- [DOCUMENT SECTION]:
- - -

# 03 popo 500HO wont start



## cookiexd40 (May 5, 2009)

turn key on: check, bike has power: check, in neutral: check, push up on start button:check, bike starts: not check. it just clicks once. no turnin over nothin just push up and "click". nothin. WTF is goin on?!?!:thinking:


----------



## cookiexd40 (May 5, 2009)

mmk update....the little cylanoid lookin device sittin next to the battery has a pos from the battery to the cylanoid...a pos runnin to i think the starter...a small red pos runnin to a black seald pouch (whatever that is lol) the cylanoid is whats clickin when i push the start button but im guessin there is no power goin to the bike from that cylanoid thing...sound like the problem?...a little help from someone who knows what the are talkin bout would be great hahaha


----------



## bayou_boy_22 (Mar 13, 2009)

Might be a stupid question but is your battery fully charged. i know you said that you had power but if the battery is low it can cause alot of other problems.


----------



## cookiexd40 (May 5, 2009)

i figured it would be...i rode it..shut it off and tried to start it about 10 minutes later and nothin


----------



## MUDDIE49 (Aug 30, 2009)

- - -

- [SUPPLIED RECORDS]:

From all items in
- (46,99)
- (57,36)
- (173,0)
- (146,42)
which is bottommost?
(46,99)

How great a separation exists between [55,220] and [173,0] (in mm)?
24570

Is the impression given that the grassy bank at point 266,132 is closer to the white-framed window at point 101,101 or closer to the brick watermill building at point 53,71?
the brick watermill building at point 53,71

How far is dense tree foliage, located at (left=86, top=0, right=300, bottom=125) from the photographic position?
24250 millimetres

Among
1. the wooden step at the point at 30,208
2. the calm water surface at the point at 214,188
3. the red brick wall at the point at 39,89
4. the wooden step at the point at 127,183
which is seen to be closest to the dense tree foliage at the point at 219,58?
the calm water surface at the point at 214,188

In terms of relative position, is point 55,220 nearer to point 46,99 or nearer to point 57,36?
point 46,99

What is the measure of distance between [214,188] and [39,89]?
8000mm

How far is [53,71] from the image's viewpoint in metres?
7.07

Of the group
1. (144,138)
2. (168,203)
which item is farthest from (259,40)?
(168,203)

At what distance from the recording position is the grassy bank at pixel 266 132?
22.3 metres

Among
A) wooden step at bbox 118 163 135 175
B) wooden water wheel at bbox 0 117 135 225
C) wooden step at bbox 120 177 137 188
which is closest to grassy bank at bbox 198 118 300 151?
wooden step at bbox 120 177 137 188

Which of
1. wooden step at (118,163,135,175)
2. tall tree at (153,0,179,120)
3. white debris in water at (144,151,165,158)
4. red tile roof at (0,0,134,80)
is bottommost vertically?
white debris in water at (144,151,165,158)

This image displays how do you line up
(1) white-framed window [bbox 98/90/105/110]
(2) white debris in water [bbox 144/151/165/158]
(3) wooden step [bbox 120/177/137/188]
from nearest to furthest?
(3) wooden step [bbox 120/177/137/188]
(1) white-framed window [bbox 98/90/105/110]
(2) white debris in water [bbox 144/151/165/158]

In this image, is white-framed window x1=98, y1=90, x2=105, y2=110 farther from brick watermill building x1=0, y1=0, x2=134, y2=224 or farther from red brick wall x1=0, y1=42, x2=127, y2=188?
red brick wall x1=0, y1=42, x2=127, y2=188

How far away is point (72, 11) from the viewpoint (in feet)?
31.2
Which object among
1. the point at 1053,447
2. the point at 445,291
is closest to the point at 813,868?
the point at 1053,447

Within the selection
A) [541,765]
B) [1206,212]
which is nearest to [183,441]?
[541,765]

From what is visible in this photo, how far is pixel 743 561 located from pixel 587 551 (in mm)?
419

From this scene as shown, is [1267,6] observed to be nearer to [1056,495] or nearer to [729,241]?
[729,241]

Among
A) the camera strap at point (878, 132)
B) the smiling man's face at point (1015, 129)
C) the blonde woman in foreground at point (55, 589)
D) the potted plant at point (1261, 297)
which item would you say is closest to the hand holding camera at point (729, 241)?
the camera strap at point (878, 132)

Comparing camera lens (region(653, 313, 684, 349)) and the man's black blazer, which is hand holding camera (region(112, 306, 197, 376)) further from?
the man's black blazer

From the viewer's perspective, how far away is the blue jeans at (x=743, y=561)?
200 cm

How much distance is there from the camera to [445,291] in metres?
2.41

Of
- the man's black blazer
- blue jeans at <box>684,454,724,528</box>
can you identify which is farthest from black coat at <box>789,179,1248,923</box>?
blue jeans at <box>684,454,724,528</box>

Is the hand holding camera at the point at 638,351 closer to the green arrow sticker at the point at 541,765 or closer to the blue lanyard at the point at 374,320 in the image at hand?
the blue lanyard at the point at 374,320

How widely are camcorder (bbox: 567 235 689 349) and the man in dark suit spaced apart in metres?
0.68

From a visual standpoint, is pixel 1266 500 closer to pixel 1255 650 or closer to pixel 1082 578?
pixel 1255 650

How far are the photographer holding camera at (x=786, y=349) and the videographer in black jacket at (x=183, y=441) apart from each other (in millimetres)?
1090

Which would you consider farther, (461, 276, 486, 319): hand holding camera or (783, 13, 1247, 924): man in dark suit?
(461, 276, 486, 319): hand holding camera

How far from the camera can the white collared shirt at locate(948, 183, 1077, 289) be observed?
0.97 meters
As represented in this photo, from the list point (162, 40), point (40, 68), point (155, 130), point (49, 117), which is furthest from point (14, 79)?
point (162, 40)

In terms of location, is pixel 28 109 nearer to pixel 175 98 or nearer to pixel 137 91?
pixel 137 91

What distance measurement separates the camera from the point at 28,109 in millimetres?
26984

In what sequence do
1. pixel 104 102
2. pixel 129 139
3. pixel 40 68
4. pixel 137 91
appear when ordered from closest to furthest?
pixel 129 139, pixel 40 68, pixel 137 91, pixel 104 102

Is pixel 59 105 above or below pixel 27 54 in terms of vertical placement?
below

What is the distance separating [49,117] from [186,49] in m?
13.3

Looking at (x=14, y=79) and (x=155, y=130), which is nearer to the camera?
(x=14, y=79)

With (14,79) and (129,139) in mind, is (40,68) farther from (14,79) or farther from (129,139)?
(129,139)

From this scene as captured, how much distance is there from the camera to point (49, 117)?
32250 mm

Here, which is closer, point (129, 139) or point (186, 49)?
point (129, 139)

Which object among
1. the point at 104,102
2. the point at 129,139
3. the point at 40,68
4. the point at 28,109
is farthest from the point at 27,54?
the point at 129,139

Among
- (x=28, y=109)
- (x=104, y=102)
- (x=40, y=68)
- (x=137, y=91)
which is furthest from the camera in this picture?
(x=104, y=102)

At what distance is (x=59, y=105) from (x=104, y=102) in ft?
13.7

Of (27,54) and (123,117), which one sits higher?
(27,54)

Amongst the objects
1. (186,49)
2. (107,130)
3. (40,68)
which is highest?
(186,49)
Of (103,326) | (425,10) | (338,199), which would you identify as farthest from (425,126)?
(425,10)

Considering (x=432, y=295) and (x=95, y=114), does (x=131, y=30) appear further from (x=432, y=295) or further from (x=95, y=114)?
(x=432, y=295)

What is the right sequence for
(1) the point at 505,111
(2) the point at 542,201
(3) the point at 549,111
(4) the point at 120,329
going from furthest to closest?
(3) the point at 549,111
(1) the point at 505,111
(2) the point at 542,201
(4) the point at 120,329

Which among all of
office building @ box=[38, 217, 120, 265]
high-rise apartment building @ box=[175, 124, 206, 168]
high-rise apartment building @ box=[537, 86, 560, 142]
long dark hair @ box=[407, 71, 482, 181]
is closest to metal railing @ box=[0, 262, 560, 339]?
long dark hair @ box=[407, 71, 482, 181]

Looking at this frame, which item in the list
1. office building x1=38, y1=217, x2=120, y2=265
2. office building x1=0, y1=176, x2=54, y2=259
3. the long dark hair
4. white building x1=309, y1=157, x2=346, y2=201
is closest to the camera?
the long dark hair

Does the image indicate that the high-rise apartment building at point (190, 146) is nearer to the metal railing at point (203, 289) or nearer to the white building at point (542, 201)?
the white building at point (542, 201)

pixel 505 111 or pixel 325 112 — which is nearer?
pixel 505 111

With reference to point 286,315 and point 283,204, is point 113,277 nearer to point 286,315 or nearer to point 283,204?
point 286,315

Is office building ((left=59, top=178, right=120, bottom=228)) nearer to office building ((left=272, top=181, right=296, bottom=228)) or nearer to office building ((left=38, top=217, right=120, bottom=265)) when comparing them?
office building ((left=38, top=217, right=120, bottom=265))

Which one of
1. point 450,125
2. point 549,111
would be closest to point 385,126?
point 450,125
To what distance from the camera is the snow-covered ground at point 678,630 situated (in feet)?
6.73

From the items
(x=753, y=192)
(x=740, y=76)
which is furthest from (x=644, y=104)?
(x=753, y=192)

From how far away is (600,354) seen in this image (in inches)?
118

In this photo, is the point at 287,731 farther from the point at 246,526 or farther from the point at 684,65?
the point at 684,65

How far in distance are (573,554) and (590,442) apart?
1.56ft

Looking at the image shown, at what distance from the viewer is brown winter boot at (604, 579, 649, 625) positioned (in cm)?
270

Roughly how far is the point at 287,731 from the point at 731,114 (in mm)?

- - -

- [INSTRUCTIONS]:
1: Pull out each line of the records that contains the string "surface".
2: Continue the forum thread about the 500HO that won't start, beginning right after its last line.

- [OUTPUTS BY TASK]:
1:
2. the calm water surface at the point at 214,188
the calm water surface at the point at 214,188

2:
*Check voltage at your starter.....*

Cookie...sounds like the starter is'nt engaging...check the cable going into the starter with a volt meter and see if your getting voltage....also make sure your battery is up...even in this warm weather a battery can let loose..MUDDIE49:nutkick:


----------



## cookiexd40 (May 5, 2009)

ok well i got to thinkin bout my mechanic days and remembered the whole starter not engaging thing on trucks and cars and hittin it with a wrech or somethin and it'll finally turn...sooo i tried it on my bike..and it kinna half a$$ tries to start..seems like its not gettin power or the brushes are losing conectivity soo i dunno...gonna try some other things before i tear into it...


----------



## MUDDIE49 (Aug 30, 2009)

*Check voltage in battery and Starter cable.....*

Cookie...if you check the voltage and your getting 12 volts into the starter...and it's not turning over...its the starter or you sieze the engine.....:joke:but no check your voltage,and i'm thinking you should be getting 11 to 12 volts to turn the starter and make sure your battery is up....if not it won't give u the voltage you need to turn it over....CHECK BATTERY VOLTAGE, if needed charge up.....then check your starter wire for voltage.....MUDDIE49


----------



## cookiexd40 (May 5, 2009)

im gettin 11.8 volts to the starter when the starter button engaged...12.2 volts at the battery


----------



## cookiexd40 (May 5, 2009)

im thinkin the brushes might have lost the connectivity from gettin wet maybe...thinkin bout pullin it off and cleanin it up


----------



## MUDDIE49 (Aug 30, 2009)

Yea bud sounds like a starter problem.....MUDDIE


----------



## Sutherngriz (Sep 25, 2009)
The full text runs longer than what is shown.